For this analysis, we will assume a string-search algorithm in a RISC CPU meta-code. We will also assume that the data is coming from the wire at a rate of 1 Gbps and that the CPU is running at 1 GHz, executing one instruction per clock cycle. Based on these assumptions, the CPU must process n bits with less then n+1 instructions in order to properly keep up with the flow of data.
In our implementation, the algorithm searches for a match of one of the N patterns in a string that has a length of TLen (Figure 2 ).
The algorithm loads a 32-bit word of the string into CPU register R0 and a 32-bit word of one of the patterns into register R1. It then compares the two registers byte-by-byte, since the pattern may not be 32-bit aligned within the searched string.
We assume that the data in our string will not match any of our patterns and that the mismatch will occur at the first byte of a pattern. There are several loops in the algorithm:
- An outermost loop that goes over all the 32-bit words of a string
- Another loop that goes over all N patterns
- A third loop that goes over 4 bytes of each word.
Figure 3 shows the metacode that manages this algorithm.
The loop over N patterns is not shown fully. We mention N patterns just to justify inclusion of loading R1 with pattern data into the encapsulating loop.

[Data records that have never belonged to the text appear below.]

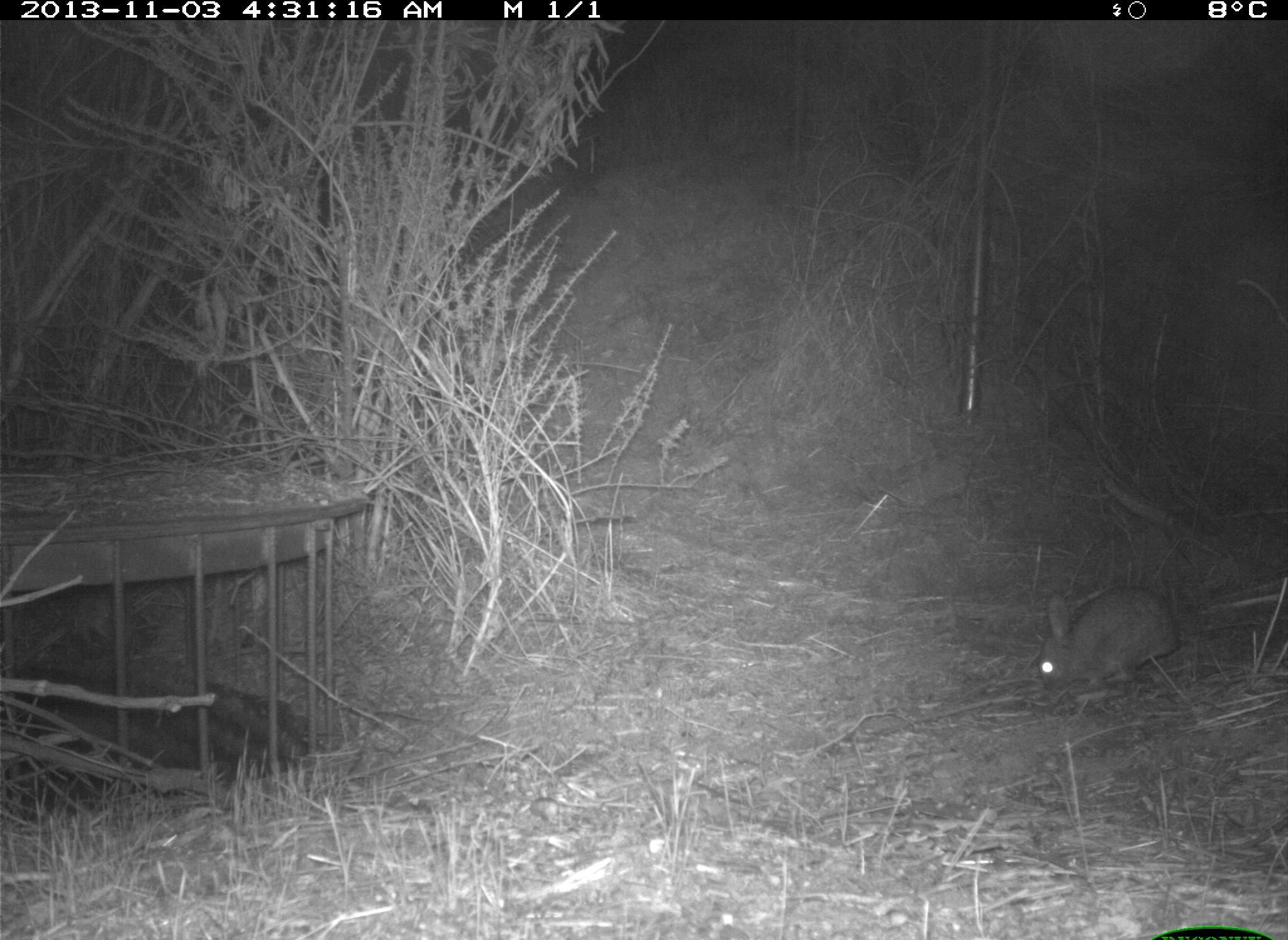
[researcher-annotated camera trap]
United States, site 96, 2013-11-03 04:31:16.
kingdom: Animalia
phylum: Chordata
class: Mammalia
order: Lagomorpha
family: Leporidae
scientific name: Leporidae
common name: rabbits and hares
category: rabbit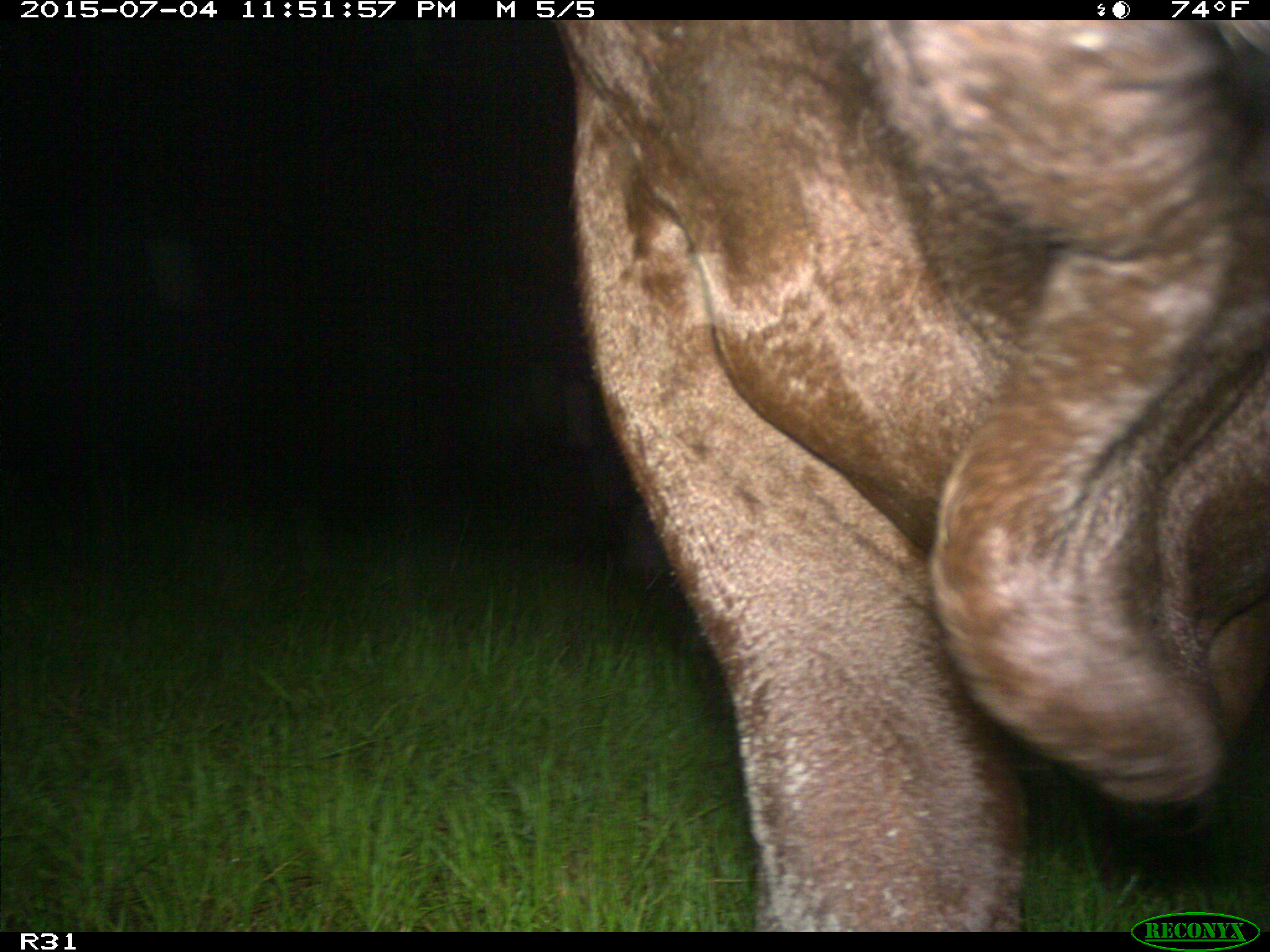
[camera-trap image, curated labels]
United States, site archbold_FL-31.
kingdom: Animalia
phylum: Chordata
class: Mammalia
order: Artiodactyla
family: Bovidae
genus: Bos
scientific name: Bos taurus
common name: domestic cow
Bos taurus (domestic cow).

Based on this example we can tally the instructions required to process one 32-bit word. This particular example requires at least 40 instructions. We say at least, since we do not count iterations over N patterns.
The loop over 4 bytes of a word can be 'unrolled'this operation could save decrement and branch instructions. We did not include this option in order to maintain brevity and clarity in our sample code. In addition, unrolling will not change the outcome: more than 32 instructions are needed to process 32 bits of data.
Based on this example, in order to handle the simplest case of content inspection in a RISC-based NPU, the processor must operate at an aggregate speed well above 1 GHz. Given that PSM-based technology can handle the same task at a clock speed of 100 MHz, RISC-based implementations are neither economical nor practical.
If service providers are going to build application-aware IP networks that can meet the ever-increasing demand for enhanced services such as converged voice and data, streaming video, point-and-click calling, secure virtual private networks, and differentiated Quality of Service (QoS) levels they will need fast, flexible, and efficient packet processing.
You can achieve such efficiency only with powerful network edge equipment that effortlessly integrates QoS features for a variety of traffic at blinding speeds. This equipment must have the flexibility to scale to many ports, adapt to emerging standards, and permit policy changes on the fly. You need equipment that can intelligently manage a myriad of ever-changing protocols, up to and including the application layer, without the need for forklift upgrades whenever those protocols change.
The equipment that can do all this must be built with network-processing architectures configured around a central network processor and highly specialized co-processors.
One of the most important co-processors in these architectures is the dedicated classification processor. Used properly, a classification processor can optimize network processing to deliver enhanced next-generation services with true QoS and enable service providers to create new revenue streams.